First, as to the facts of Grass' case: 10th SS Panzer Division and its sister, the 9th, were called into being toward the end of the war as prime examples of desperation units. The average age of their troops was reportedly eighteen, but it was well-known that many were a good deal younger, and some were quite a bit older. Their first task, significantly, was to try to plug the proliferating leaks on the Eastern front. Now, a word about the Eastern front: Especially toward the end of the war, the German practice of shipping all "undesirables," i.e. nearly all indigenous peoples and certainly all Jews, gypsies, Poles, and anyone displaying personal "imperfections" back to Germany for slave labor was increasingly giving way to the practice of executing such people in larger and larger numbers on the spot.
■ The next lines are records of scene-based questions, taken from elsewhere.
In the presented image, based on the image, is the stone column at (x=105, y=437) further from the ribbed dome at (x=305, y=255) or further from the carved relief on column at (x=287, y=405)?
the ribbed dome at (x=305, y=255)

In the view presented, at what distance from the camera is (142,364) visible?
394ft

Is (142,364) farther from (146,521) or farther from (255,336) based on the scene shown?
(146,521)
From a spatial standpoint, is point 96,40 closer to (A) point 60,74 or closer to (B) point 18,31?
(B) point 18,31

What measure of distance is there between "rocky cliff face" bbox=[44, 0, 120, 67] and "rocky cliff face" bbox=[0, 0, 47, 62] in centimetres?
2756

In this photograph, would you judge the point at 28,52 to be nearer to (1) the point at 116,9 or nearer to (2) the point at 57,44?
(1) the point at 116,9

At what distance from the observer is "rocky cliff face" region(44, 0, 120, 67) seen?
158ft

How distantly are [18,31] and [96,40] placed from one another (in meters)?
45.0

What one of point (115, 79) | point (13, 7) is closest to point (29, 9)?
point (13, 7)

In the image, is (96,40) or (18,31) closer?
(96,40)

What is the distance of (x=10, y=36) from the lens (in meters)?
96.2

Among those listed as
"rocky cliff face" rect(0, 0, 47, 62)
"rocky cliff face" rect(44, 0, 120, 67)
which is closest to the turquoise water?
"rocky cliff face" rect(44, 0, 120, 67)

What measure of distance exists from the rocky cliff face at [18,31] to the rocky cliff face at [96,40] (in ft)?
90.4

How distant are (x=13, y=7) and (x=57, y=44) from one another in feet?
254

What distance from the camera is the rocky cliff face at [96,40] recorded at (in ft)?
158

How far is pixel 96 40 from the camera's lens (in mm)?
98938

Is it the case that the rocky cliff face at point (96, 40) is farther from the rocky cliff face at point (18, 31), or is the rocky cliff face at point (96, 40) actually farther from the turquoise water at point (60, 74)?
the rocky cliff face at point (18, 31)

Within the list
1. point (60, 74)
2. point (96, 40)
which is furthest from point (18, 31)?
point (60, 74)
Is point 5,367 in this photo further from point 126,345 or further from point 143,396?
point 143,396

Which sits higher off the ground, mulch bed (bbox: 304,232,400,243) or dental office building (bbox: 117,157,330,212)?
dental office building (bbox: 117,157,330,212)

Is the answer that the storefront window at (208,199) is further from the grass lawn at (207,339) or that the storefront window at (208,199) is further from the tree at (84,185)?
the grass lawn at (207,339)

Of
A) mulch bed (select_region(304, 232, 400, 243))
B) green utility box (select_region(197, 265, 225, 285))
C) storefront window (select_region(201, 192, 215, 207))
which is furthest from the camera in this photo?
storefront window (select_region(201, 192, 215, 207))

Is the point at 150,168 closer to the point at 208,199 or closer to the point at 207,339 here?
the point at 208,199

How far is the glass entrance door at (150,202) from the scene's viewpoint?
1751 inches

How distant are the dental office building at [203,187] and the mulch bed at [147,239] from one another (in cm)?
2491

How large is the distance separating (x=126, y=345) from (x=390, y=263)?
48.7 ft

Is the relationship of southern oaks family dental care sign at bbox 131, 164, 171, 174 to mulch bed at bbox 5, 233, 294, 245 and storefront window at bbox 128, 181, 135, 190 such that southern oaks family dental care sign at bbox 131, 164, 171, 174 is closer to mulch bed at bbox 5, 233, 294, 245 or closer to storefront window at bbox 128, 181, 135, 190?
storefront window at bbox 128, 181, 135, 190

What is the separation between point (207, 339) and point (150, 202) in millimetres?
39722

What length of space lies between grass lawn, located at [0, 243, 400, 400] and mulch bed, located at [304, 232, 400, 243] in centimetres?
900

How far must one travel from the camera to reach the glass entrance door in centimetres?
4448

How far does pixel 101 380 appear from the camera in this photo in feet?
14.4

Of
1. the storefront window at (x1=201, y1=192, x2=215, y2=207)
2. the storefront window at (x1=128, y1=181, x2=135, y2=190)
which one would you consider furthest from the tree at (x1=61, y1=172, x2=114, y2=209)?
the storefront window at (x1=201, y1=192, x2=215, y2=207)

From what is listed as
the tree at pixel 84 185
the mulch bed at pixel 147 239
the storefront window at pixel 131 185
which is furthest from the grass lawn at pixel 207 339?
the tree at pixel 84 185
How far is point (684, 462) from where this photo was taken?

As Anthony Beevor makes irrefutably clear in his masterful study of "Stalingrad," there was NO German soldier -- regular army, SS, Waffen SS, whatever -- who did not or could not know about all these programs, no matter how hard he tried, and no German officer who did not know of the details. Therefore, to assert that Grass could have been involved in action on the Eastern front, especially in a Waffen SS division, yet simply have been a dutiful soldier ignorant of what was going on around him... It doesn't work. You would have a much harder time making that case for someone working in Abu Ghraib and not knowing what Lynndie England and her boyfriend(s) were up to; and, as some of you have so indignantly pointed out, that case can't be made, either.
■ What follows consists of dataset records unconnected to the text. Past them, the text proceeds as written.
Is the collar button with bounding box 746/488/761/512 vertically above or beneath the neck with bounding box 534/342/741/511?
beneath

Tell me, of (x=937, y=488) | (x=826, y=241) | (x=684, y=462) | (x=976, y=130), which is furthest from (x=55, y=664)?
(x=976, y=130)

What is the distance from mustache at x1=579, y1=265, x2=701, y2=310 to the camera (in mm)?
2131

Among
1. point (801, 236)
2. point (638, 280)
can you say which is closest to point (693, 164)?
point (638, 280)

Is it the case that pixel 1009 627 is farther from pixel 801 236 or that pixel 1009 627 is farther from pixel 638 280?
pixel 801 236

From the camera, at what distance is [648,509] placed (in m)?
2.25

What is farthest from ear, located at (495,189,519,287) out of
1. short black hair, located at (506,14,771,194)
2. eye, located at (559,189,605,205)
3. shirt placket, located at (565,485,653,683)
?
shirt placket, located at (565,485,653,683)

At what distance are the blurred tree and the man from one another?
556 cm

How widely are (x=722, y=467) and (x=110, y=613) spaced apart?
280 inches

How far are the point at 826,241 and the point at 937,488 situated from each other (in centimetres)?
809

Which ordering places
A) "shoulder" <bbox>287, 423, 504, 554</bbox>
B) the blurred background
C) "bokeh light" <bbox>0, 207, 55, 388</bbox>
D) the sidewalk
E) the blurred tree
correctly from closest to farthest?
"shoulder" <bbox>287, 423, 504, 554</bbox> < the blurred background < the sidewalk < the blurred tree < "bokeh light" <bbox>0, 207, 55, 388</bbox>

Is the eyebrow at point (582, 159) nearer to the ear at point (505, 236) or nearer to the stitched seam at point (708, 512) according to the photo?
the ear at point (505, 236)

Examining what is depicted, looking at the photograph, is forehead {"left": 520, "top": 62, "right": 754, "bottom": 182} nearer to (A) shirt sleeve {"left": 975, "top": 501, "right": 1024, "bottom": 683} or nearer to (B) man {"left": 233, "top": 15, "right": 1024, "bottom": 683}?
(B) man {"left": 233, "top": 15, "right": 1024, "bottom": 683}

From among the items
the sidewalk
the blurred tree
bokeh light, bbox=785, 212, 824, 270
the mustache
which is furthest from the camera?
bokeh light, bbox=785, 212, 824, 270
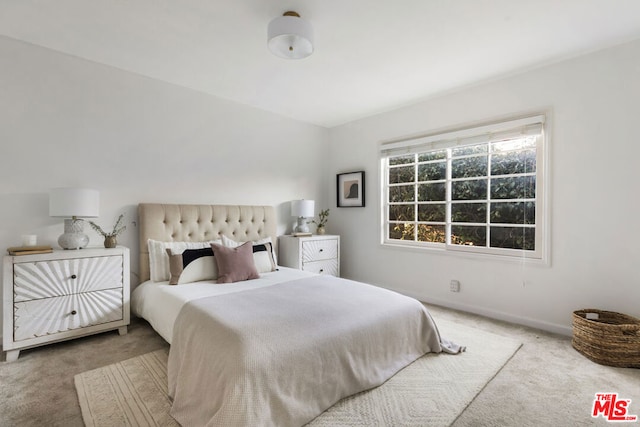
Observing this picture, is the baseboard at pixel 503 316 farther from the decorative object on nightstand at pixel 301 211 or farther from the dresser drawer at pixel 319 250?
the decorative object on nightstand at pixel 301 211

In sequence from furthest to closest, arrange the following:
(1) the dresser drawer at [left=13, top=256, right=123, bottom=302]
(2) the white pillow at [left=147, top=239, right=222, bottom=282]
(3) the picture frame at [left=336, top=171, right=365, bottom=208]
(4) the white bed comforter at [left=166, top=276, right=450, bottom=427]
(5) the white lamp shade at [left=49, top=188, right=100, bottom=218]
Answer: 1. (3) the picture frame at [left=336, top=171, right=365, bottom=208]
2. (2) the white pillow at [left=147, top=239, right=222, bottom=282]
3. (5) the white lamp shade at [left=49, top=188, right=100, bottom=218]
4. (1) the dresser drawer at [left=13, top=256, right=123, bottom=302]
5. (4) the white bed comforter at [left=166, top=276, right=450, bottom=427]

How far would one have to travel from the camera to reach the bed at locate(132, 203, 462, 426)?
1419 millimetres

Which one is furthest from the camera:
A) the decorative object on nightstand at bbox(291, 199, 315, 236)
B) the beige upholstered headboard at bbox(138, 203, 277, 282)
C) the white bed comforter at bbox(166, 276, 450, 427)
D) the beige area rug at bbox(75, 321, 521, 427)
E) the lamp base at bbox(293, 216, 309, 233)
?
the lamp base at bbox(293, 216, 309, 233)

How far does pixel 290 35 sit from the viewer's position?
2.00 metres

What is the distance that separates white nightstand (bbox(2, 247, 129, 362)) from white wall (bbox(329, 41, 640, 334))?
10.5 feet

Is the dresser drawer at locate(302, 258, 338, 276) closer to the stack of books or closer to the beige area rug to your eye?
the beige area rug

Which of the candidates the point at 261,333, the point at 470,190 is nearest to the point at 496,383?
the point at 261,333

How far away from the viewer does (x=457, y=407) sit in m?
1.67

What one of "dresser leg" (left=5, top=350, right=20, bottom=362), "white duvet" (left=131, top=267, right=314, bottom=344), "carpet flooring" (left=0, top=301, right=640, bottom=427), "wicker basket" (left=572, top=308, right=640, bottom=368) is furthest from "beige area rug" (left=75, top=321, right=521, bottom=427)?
"dresser leg" (left=5, top=350, right=20, bottom=362)

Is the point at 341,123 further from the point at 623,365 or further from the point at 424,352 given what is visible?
the point at 623,365

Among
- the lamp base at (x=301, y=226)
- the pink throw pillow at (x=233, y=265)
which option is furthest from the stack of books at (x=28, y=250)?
the lamp base at (x=301, y=226)

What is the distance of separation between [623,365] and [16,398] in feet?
12.7

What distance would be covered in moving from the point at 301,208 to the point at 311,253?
60 centimetres

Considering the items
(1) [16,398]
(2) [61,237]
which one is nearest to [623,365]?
(1) [16,398]
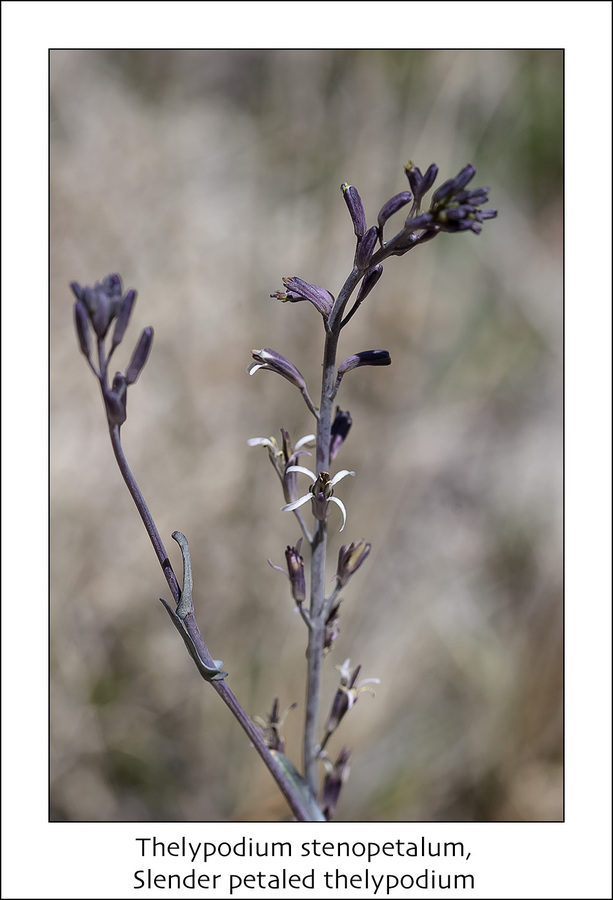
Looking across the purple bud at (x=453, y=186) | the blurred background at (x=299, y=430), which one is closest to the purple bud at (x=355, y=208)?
the purple bud at (x=453, y=186)

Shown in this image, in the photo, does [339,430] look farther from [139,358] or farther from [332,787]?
[332,787]

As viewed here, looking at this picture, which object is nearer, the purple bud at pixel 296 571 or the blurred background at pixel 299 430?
the purple bud at pixel 296 571

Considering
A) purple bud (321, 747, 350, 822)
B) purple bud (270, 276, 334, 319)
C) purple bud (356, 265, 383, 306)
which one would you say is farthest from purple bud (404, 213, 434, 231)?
purple bud (321, 747, 350, 822)

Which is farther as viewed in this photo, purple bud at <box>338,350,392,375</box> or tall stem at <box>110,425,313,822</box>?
purple bud at <box>338,350,392,375</box>

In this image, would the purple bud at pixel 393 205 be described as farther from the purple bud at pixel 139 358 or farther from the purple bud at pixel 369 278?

But let's say that Grass joined 10th SS Panzer later, after it returned to Germany; it was then involved in the follow-up offensive to the Battle of the Bulge, "Nordwind," during which it came under the PERSONAL command of Heinrich Himmler. If anyone is in any doubt as to what that means in practical terms, let's just say that on at least one occasion a surrounded American armored unit was driven to any and every extreme to avoid massacre -- the same kind of massacre that Waffen SS troops had committed at Malmedy during the Battle of the Bulge. No one familiar with the Waffen SS will be surprised by any of this; it is only the worst kind of Nazi freaks and biker morons that keep the imagery and "romance" of the fighting arm of Himmler's private army alive; for the rest of us, the mere fact that Grass chose to join ANY unit of the Waffen SS is sufficient to nullify any social commentary he may have chosen to make during the rest of his life, UNLESS he had chosen to admit his past FIRST.
An entire generation of now-senior German intellectuals have, to a very large extent, ignored their own history (whether during the war or after it, when their mistreatment of Muslims created the problems that Europe is now faced with) while focusing on every misdeed of the United. In truth, the German intelligentsia since the war, as Grass has revealed, have practiced the same techniques that their nation perfected before and during the war.
-- C.C.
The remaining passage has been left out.